Guidelines for feeding new-born calf colostrums

Producer Question from 2013

Q.  What are some guidelines that I can use to determine if I need to feed a new-born calf colostrums? (Mar 1, 2013)

A.  In cattle, the survival of the calf is dependent on it receiving high-quality colostrum within the first 24 hours of life, because the structure of the placenta prevents the fetus from receiving immunoglobulins (IgG) in utero. Newborn calves can't fight a bacterial or viral challenge until they have acquired passive immunity through the IgG received through colostrum.

The IgG are a specialized form of antibodies, gamma globulin proteins that fight bacterial and viral infections by binding to pathogens and neutralizing them.

With cattle, the newborn calf's small intestine can only absorb IgG during the first 24 hours of life.
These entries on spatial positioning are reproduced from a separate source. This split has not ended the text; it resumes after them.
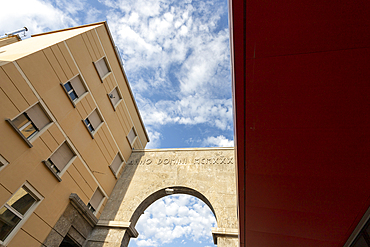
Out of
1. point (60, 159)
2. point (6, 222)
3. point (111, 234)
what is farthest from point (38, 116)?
point (111, 234)

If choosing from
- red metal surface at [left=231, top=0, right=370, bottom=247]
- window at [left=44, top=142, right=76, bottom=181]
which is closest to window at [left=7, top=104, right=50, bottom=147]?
window at [left=44, top=142, right=76, bottom=181]

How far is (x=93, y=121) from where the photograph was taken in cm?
1058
Furthermore, within the first 24 hours of life, the timing of the calf receiving colostrum is critical as the ability to absorb IgG from the small intestine starts to decline after the first 6 hours, and is essentially stopped after 24 hours. For optimum immunity, the calf needs to receive colostrums well within the first 6 hours after being born.

Research has found that an adequately nourished beef cow should be able to provide an adequate supply of IgG in about 3 liters of colostrum, which means that a calf should consume one pint of colostrum for every 20 pounds of calf weight.

If the answer is Yes to any of the following questions, feed colostrum.

  1. Is the calf too weak to suckle its dam after being born?
  2. Has the cow abandoned the calf or refused to let the calf suckle soon after being born?
  3. Has the calf been exposed to weather conditions that have interfered with the calf's opportunity to suckle the dam after being born? An example is that the calf experienced hypothermia and had to be removed from the dam and put in a calf warmer for some time right after birth.
  4. Did the calf experience a difficult birth?